◆ Given task 1:
List every proper name of a person, court, agency, or law that appears in the commentary on the EPA and greenhouse gases.
◆ Given task 2:
Write the next paragraph of the commentary on the EPA and greenhouse gases, picking up after its final sentence.

=== Given text ===

By U.S. Rep. James Moran
August 12, 2008

 

Over a year ago, the Supreme Court ruled that the Environmental Protection Agency (EPA) has the express authority to regulate greenhouse gases as air pollutants under the Clean Air Act.  The Court further directed the EPA to decide whether the public health is being harmed by greenhouse gas emissions.   

EPA had a historic opportunity to tackle head-on one of the greatest threats to our existence—global warming. Instead they balked under pressure from the administration, concluding the problem is so complex and controversial that it cannot be resolved. 

Of particular concern to EPA are the costs to the economy. That’s reasonable. They caution, “The potential regulation of greenhouse gases under any portion of the Clean Air Act could result in an unprecedented expansion of EPA authority that would have a profound effect on virtually every sector of the economy and touch every household in the land.”

But how can a problem as threatening as global warming be addressed without profoundly affecting virtually every sector of the economy and touching every household?  We are all responsible for greenhouse gas emissions, from the fossil-fuel-based electricity we use to cool our homes and businesses, to the gasoline that powers our vehicles and transports our consumer goods.  Of course there will be costs, and virtually everyone will have to bear them.

=== Given data ===

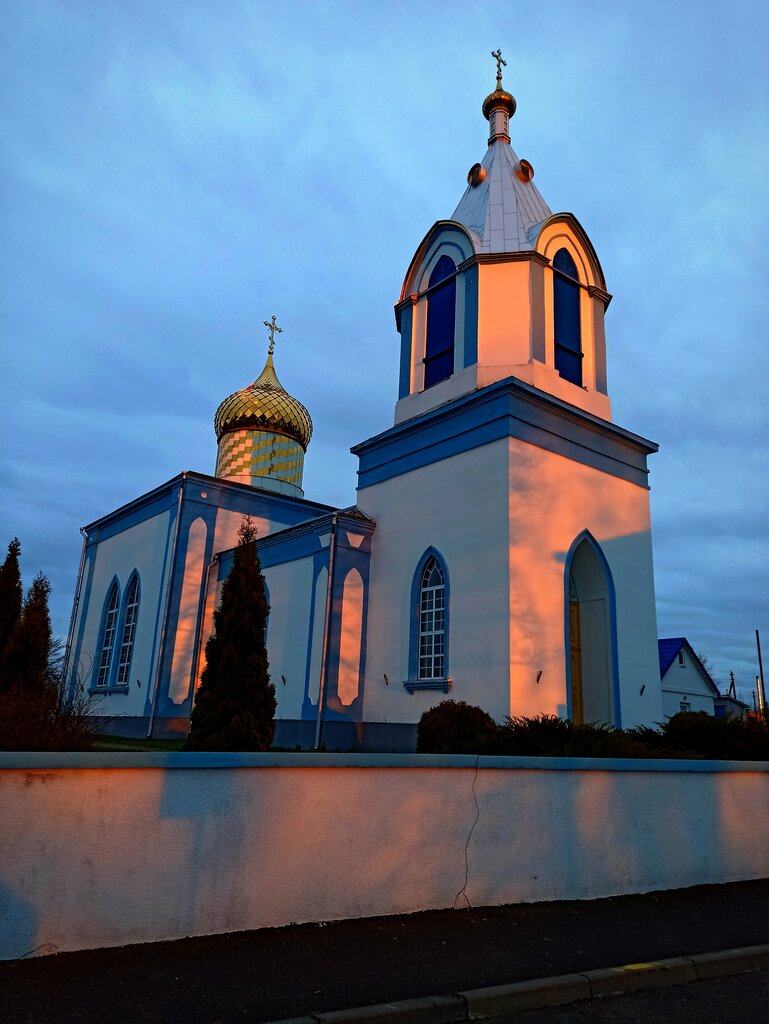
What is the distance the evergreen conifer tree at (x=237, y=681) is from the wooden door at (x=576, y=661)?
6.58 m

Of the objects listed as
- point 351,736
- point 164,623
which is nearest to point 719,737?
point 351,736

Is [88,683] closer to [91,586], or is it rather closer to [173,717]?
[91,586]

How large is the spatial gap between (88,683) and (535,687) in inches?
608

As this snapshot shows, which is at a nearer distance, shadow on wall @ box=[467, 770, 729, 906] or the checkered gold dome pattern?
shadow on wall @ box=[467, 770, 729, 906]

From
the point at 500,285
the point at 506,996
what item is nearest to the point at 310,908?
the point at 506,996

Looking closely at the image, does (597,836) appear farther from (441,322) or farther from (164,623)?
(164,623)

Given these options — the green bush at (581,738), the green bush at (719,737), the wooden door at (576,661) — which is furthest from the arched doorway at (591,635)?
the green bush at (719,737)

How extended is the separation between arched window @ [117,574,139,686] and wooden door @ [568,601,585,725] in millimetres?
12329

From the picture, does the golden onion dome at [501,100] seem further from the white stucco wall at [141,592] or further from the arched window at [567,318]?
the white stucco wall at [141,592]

===
=== Given data ===

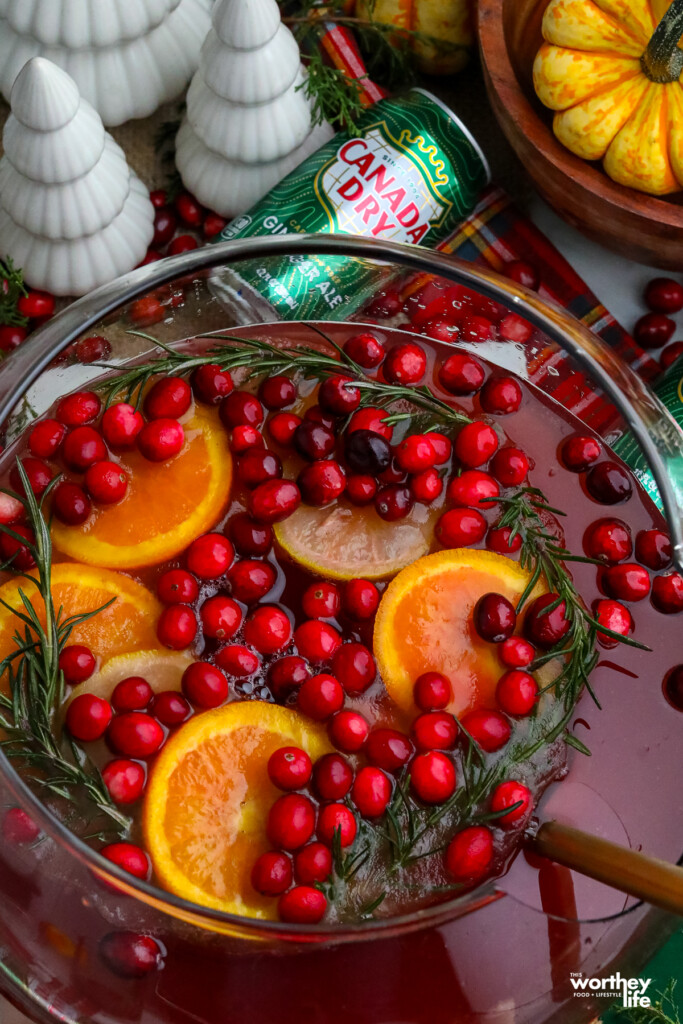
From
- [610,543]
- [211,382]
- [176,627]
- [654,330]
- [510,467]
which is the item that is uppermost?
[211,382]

===
=== Given data ===

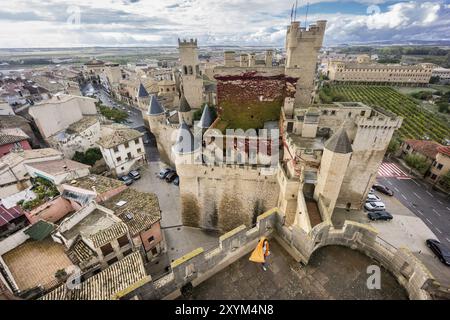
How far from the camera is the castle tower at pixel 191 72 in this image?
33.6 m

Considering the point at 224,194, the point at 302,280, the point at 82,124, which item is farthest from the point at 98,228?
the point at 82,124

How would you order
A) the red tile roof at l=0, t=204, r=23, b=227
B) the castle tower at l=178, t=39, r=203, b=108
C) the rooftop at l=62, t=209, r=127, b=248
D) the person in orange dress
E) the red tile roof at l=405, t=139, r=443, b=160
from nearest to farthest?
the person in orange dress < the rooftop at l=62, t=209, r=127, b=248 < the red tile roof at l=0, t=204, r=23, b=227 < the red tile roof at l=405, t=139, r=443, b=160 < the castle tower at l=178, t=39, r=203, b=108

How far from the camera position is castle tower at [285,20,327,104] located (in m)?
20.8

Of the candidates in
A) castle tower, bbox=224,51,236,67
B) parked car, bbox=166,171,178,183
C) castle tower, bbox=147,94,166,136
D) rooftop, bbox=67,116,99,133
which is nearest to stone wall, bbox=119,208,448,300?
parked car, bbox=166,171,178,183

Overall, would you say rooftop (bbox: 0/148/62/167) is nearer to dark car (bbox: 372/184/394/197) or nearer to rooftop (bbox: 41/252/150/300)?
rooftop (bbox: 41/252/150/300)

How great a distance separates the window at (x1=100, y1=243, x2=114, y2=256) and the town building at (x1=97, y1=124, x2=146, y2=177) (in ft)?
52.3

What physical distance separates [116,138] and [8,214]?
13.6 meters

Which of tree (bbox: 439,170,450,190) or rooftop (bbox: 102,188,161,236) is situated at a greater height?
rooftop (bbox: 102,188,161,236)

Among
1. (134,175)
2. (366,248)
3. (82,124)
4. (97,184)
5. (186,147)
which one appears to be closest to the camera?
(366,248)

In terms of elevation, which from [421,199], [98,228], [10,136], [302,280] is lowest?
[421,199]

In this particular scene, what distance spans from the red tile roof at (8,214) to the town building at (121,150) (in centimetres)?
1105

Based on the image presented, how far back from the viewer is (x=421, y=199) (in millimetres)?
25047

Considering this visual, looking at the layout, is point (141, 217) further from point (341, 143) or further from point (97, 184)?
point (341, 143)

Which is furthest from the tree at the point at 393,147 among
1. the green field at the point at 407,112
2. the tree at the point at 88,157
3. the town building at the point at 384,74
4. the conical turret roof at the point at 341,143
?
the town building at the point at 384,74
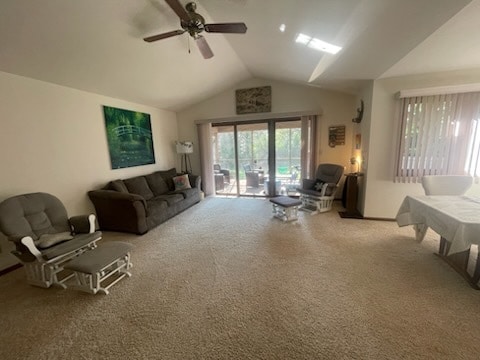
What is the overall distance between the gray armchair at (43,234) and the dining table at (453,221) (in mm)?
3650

===

◆ Task output 1:
James Moran
Supreme Court
Environmental Protection Agency (EPA)
Clean Air Act

◆ Task output 2:
But the consequences of the kind of inaction endorsed by the EPA are much greater. In a recent speech, Dr. James Hansen, the nation’s foremost authority on climate change, warned in vivid detail that our climate is nearing a dangerous tipping point and the elements of a global cataclysm are assembling.  According to Hansen, arctic sea ice is melting, exposing darker ocean, which melts even more ice.  Sea levels are predicted to rise at least two meters this century, displacing hundreds of millions of people.  Arid subtropical climate zones have already expanded by about 250 miles, endangering native plant and animal species.  If we allow this trend to continue, our arctic and polar species will disappear and other flora and fauna interdependent on their survival may also perish.  Mountain glaciers, the source of water for hundreds of millions of people, will disappear.  Ocean acidification will destroy coral reefs and the chain of sea life they support.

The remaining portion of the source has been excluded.